Догадаться Фимочка, разумеется, не могла, но это красивое письмецо сестры много доставило ей счастья и много помогло маленькой страдалице терпеливее перенести последние дни разлуки и тяжесть обратного путешествия. Лежа в карете на подушках, она крепко сжимала цветной конвертик с письмом Нади, по целым часам молча глядела в окно на мимолетные облака, на бежавшие мимо поля и деревья и все думала о том, что ожидает ее в Надиной комнате. По временам, даже счастливая улыбка появлялась на бледном, исхудавшем личике…

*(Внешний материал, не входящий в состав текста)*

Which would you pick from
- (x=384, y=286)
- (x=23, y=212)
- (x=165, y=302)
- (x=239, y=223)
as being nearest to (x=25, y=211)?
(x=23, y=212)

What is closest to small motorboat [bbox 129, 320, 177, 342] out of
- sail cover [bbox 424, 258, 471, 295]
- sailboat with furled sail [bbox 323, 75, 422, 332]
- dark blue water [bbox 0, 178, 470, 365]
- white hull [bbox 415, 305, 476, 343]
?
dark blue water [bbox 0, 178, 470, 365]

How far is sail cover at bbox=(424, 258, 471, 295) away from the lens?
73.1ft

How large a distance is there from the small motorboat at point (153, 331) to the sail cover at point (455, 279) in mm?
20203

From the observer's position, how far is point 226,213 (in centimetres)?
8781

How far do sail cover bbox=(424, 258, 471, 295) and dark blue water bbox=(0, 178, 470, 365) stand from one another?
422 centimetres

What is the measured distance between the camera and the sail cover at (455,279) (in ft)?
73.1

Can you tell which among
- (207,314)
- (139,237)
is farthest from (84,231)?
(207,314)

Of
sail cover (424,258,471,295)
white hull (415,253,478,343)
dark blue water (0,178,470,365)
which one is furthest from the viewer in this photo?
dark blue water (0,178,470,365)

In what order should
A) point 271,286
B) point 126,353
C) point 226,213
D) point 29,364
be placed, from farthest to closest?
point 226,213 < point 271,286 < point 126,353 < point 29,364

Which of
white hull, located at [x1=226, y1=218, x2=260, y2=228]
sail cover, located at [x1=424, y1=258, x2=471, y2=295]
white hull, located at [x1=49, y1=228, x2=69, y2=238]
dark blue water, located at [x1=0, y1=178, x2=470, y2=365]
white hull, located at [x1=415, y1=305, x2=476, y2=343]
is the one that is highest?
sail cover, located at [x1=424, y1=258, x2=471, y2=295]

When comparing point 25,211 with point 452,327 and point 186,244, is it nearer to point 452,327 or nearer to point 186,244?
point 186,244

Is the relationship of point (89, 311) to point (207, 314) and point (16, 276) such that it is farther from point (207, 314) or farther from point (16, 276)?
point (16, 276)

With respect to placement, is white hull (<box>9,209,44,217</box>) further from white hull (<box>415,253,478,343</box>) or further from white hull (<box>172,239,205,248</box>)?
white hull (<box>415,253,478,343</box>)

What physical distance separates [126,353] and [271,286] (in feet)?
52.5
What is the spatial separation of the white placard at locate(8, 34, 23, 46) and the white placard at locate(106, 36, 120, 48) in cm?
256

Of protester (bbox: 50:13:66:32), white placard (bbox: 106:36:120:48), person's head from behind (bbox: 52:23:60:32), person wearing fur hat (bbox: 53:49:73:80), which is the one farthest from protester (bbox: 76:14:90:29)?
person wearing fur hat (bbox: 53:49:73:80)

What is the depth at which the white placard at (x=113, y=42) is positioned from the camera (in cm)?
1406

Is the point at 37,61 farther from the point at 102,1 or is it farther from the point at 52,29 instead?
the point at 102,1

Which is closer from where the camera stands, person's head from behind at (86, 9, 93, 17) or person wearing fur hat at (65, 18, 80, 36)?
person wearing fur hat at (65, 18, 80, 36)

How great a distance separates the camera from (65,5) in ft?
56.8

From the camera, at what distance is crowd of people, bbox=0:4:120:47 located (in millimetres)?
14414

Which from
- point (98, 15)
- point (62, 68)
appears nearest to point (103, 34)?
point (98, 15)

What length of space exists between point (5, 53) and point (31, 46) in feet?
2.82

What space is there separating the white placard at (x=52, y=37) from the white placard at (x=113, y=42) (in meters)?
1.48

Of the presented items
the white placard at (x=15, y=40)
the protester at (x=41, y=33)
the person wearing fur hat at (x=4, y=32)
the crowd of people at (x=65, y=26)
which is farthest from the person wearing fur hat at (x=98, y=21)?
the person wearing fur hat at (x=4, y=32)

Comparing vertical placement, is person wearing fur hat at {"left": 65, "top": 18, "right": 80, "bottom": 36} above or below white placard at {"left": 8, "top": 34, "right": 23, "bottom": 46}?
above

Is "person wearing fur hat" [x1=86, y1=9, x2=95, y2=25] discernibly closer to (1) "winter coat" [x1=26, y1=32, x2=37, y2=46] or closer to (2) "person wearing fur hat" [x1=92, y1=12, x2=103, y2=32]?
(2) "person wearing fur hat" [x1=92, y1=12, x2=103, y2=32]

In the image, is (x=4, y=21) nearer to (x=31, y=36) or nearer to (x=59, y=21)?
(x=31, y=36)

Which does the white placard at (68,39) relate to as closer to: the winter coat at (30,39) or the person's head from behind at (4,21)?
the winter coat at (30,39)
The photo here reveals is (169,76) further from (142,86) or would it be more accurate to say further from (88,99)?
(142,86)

В конце августа погода было сразу повернула на осень, так что Молохов, по настояниям дочери, телеграфировал жене, чтобы она, ради Серафимы, переждала, не пускалась в обратный путь, если холод и дождь будут продолжаться. Но после нескольких бурных дней солнышко скоро появилось и пригрело землю. К этому времени Надежда Николаевна успешно закончила одно предпринятое ею дело: маленькая Юрьина была принята в третий класс гимназии. Но мать её умоляла Молохову продолжать с ней послеобеденные занятия. Сама она была слабая, болезненная женщина и не могла следить за уроками дочери. Надежда Николаевна не отвечала решительно: она не знала, каково будет здоровье Серафимы. Она обещала дать ответ через неделю за себя или рекомендовать другую временно, вместо себя. У неё была еще одна приятельница и подруга, Наташа Сомова, тоже окончившая курс вместе с ней, богатая девушка, очень желавшая испробовать свои силы в педагогическом деле. Её-то она и рассчитывала попросить заменить себя, пока ей нельзя будет оставить больной сестры. Таким образом, ни она, ни Савины ничего бы не потеряли, и Юрьиной не пришлось бы иметь дело с другими, незнакомыми людьми. Юрьина хорошо сохраняла их тайну, потому что была предупреждена обо всем заговоре самой начальницей гимназии, хорошо с ней знакомой. Таким образом, все дело улаживалось хорошо. Савина, благодаря помощи Молоховой, спокойно могла продолжать курс, довольствуясь двумя, тремя послеобеденными уроками. Соломщикова, благодарная ей за успешное приготовление к гимназии крестницы, просила ее давать уроки её меньшому брату и продолжать наблюдать за занятиями девочки и щедро вознаграждала её труды. Маша не знала, как ей и благодарить Веру Алексеевну и Надю за доставление ей такого урока. Она несколько раз принималась убеждать свою подругу, что она напрасно рискует неудовольствием Софьи Никандровны и мнением своего круга, что они прекрасно могут обойтись её личными заработками; но Надежда Николаевна об этом и слышать не хотела. Она желала иметь занятия сама для себя, ей дела нет ни до чьего мнения, кроме своего собственного, и ни до чьих одобрений, кроме отцовского и всех честных людей, разделяющих его взгляды на жизнь. Она хочет и будет давать уроки, a если она желает тратить свои заработки на то, чтобы близким ей людям, как Машины отец и мать, жилось на свете приятней, и они сами согласны и позволяют ей доставлять себе такое удовольствие, то никто в этом помешать не может. Никому, a в том числе и ей, Маше, никакого до этого дела нет.
Вообще, всегда кроткая и спокойная девушка, как только речь касалась этого, задушевного для неё, предмета, становилась раздражительна и говорила так резко и решительно, что Савиной приходилось покоряться её воле из страха ссоры, разрыва с подругой, которую она преданно любила, которой была столько и так глубоко обязана. Она скорее готова была побороть и смирить свое, порой восстававшее, самолюбие, чем рисковать её дружбой.
Итак, теперь весь вопрос заключался в состоянии здоровья маленькой девочки, которую Надя, едва сдерживая слезы, приняла на свои руки в самом начале сентября и понесла по лестнице в дом.